- [EXTRACT]:
A simple, utilitarian Italianate architecture was favored for Atlanta's railroad depots and influenced the design of the two and three story commercial buildings constructed before the turn-of-the-century. The railroads continued to be the cornerstone of Atlanta's economy through this period and into the automobile age and through World War II, when emphasis shifted to truck and air travel transport. Transportation and private enterprise spurred the city's growth. Several new rail lines were added to Atlanta's network in the 1890's. The consolidation of ten radiating lines in that decade, including five divisions of Southern Railway, definitely established Atlanta's dominance as the railroad center of the southeast.

When the nation's economy stalled in the doldrums of recession and depression starting in the 1880s, an Atlanta promoter staged a series of fairs and expositions to bring business to this area. The International Cotton Exposition of 1881 was staged to promote Atlanta as a textile center and lure mills from New England in an attempt to build a new economic base in the post-war South by diversifying from the region's agrarian base. The Piedmont Exposition of 1881 was a regional show to publicize the Piedmont States' products and establish closer ties between agriculture and industry. The Cotton States and International Exposition of 1895, specifically proposed to counteract depression, advertised Atlanta as a transportation and commercial center. Historians consider the Exposition of 1895 a most important factor in Atlanta's emergence as the major city of the Southeast, based on Henry Grady's "New South" movement to re-enter the economic mainstream of American life. The Exposition gained world-wide publicity and by 1903 Atlanta was the headquarters for many national and regional companies.

- [WORK INSTRUCTION]: In the passage above on Atlanta's growth, copy word for word the stretch that starts with "A simple, utilitarian" and ends with "of the southeast.".

- [GIVEN INFORMATION]:
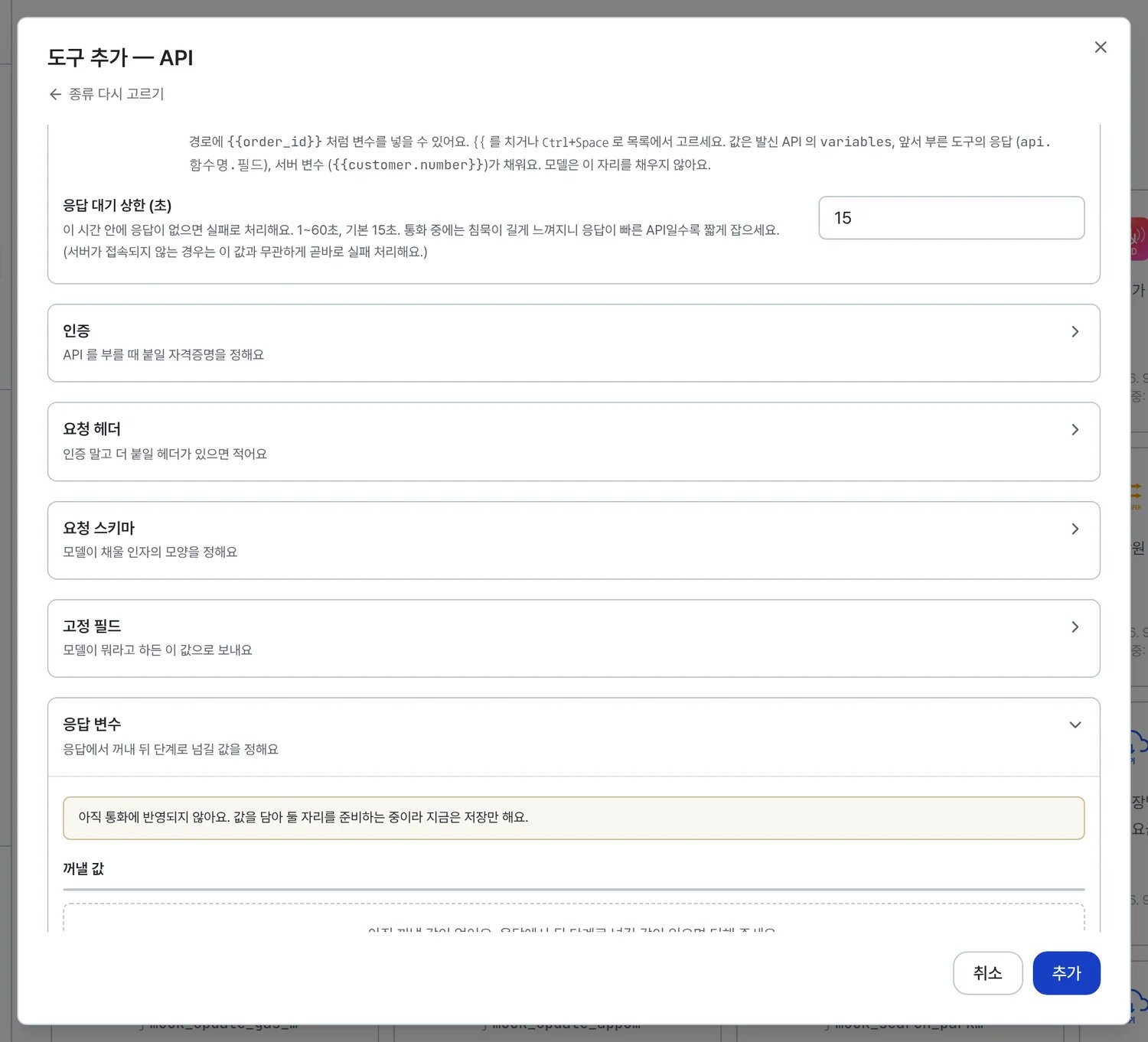 인증, 요청 헤더, 요청 스키마, 고정 필드, 응답 변수 묶음이 접힌 채 세로로 나열돼 있다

- [OUTPUT FOR THIS TASK]:
A simple, utilitarian Italianate architecture was favored for Atlanta's railroad depots and influenced the design of the two and three story commercial buildings constructed before the turn-of-the-century. The railroads continued to be the cornerstone of Atlanta's economy through this period and into the automobile age and through World War II, when emphasis shifted to truck and air travel transport. Transportation and private enterprise spurred the city's growth. Several new rail lines were added to Atlanta's network in the 1890's. The consolidation of ten radiating lines in that decade, including five divisions of Southern Railway, definitely established Atlanta's dominance as the railroad center of the southeast.